Adolescentes, enfermeiro, escola e família
Adolescência é o espaço de transição entre a infância e a idade adulta, com início na puberdade terminando com a independência. Neste sentido, a adolescência é a fase da vida em que se definem os valores para encontrar a própria identidade, sendo esta a descoberta dos diferentes papéis a desempenhar enquanto sujeito individual, amante, profissional, membro de uma sociedade, de uma família…
Este conjunto de transformações na vivência do corpo e na consciência de si próprio, nas relações com os pais, o grupo de pares, os amigos, os adultos e a sociedade, e na forma de encarar o futuro são desencadeadas pela maturação dos órgãos sexuais e pelo desenvolvimento físico e intelectual que culmina no novo ser, o “SER Adulto”.
É também na Adolescência que o jovem questiona as dinâmicas sociais e da vida: a desigualdade social, o racismo, a sexualidade, a homossexualidade, a religião, a liberdade, o trabalho, a violência, o aborto, a violação…
A Educação Sexual na Escola tem vindo a ganhar espaço ao longo das últimas décadas e é reconhecida como necessária, pertinente e urgente em todo processo formativo e educativo dos alunos, quer pela trilogia escola/família/enfermeiros, quer pela sociedade. Aliás, é uma disposição legal (Lei nº 60/2009).
Na realidade, apesar da grande quantidade de informação disponível, os jovens confrontam-se com mensagens, modelos mediáticos contraditórios e por vezes violentos.
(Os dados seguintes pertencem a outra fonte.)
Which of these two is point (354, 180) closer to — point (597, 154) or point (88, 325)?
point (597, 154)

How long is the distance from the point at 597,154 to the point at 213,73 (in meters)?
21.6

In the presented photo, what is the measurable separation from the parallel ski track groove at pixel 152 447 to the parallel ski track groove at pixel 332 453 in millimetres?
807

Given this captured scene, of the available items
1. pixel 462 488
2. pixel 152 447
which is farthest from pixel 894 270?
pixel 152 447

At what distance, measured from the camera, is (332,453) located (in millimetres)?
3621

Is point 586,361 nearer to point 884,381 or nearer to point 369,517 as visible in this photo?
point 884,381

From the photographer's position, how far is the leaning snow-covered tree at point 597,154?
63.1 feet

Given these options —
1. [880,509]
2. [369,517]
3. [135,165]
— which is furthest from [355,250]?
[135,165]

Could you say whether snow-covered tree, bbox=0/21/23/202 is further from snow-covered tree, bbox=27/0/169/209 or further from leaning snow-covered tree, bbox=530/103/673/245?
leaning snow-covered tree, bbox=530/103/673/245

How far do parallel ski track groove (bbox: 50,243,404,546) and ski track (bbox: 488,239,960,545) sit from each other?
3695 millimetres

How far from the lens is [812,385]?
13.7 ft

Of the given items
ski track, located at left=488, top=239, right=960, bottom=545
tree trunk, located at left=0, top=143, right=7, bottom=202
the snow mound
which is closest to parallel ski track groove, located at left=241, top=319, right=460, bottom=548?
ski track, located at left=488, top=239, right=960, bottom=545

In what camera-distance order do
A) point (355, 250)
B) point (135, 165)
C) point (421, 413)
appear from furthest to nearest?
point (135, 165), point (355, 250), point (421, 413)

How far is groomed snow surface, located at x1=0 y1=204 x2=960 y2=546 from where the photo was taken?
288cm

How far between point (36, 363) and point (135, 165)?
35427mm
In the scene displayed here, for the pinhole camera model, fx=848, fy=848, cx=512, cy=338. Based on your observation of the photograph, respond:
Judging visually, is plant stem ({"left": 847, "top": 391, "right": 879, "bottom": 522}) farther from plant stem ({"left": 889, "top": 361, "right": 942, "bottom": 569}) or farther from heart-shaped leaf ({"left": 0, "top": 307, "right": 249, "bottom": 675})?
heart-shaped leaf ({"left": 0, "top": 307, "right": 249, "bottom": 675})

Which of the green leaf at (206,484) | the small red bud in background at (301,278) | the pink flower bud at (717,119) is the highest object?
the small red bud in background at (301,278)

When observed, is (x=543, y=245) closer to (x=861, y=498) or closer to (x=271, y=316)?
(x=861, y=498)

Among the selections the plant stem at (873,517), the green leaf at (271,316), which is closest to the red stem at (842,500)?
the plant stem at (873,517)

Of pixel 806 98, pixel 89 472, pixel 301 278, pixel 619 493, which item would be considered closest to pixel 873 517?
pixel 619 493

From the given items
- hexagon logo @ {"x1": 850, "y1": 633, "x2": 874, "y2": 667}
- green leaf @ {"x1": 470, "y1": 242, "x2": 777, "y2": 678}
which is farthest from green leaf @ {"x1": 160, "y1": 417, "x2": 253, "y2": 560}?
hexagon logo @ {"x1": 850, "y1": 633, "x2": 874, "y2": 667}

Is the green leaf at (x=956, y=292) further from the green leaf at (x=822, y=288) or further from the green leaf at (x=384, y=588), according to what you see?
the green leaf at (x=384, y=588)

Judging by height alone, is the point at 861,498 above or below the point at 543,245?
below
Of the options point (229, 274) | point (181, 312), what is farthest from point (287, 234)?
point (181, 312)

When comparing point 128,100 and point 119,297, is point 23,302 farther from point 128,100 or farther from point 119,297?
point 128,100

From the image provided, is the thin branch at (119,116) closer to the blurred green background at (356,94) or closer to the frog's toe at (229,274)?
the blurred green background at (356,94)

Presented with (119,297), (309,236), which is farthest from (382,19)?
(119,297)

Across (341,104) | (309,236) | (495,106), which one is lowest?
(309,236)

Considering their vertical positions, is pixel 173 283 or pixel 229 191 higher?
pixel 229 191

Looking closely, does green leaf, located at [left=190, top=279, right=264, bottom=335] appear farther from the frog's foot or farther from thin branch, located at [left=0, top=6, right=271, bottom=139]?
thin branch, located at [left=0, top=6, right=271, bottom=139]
Cabe à díade professor/enfermeiro facilitar aos adolescentes, em contexto escolar, o acesso a informações claras e objectivas sobre a sexualidade/afectos, protegê-los contra a violência/o abuso e favorecer o encaminhamento/acesso aos serviços de saúde (Artigo 2.º, Lei nº 60/2009).Neste contexto, todos os jovens têm o direito de receber informações sobre o corpo, as emoções, a sexualidade e o relacionamento sexual, da mesma forma que têm várias oportunidades para expressar sentimentos, desmistificar tabus, aprender, reflectir e debater, para formar a sua própria opinião, os seus próprios valores que contribuem para a construção e formação da sua identidade/independência/autonomia e o reconhecimento de um “Ser único”.
Assim, ensinar/educar para Sexualidade no espaço escola não se limita a colocar em prática as mais diversas estratégias de ensino. Exige o empenho de todos.
O enfermeiro, com toda a sua formação académica e profissional, o seu conhecimento e trabalho com as famílias e a sua postura imparcial, poderá dar um forte contributo aos adolescentes em contexto escolar na educação para a sexualidade/afectos e na articulação da escola/serviços de saúde/família.
Trabalhar com adolescentes é enriquecedor e gratificante quer a nível pessoal, quer do ponto de vista do profissional de enfermagem; por todas as especificidades desta etapa do ciclo da vida que é a Adolescência, a mesma exige da parte do enfermeiro um pensamento crítico, contribui para reformular estratégias de actuação… repensar na educação para a saúde e na educação para a sexualidade e afectos …
Importa ainda reflectir que quando Não se fala de sexualidade, ou seja, quando se opta por Não trabalhar esta temática em contexto escolar, com o envolvimento de todos, o silêncio surge como uma forma de educar pela negativa. A aprendizagem solitária induz a apreender e pensar a Sexualidade como um assunto tabu.
Nesta, como em outras tarefas educativas, ninguém tem o direito de se demitir das suas obrigações. Compete a todos (pais, educadores, técnicos de saúde, comunidade) SER E ESTAR PRESENTE quer pelo exemplo, quer pela participação activa. A cada um de nós compete ouvir, reflectir, apreender, participar e reformular, para que os jovens não estejam sós numa esfera da vida que sendo íntima também é profundamente social.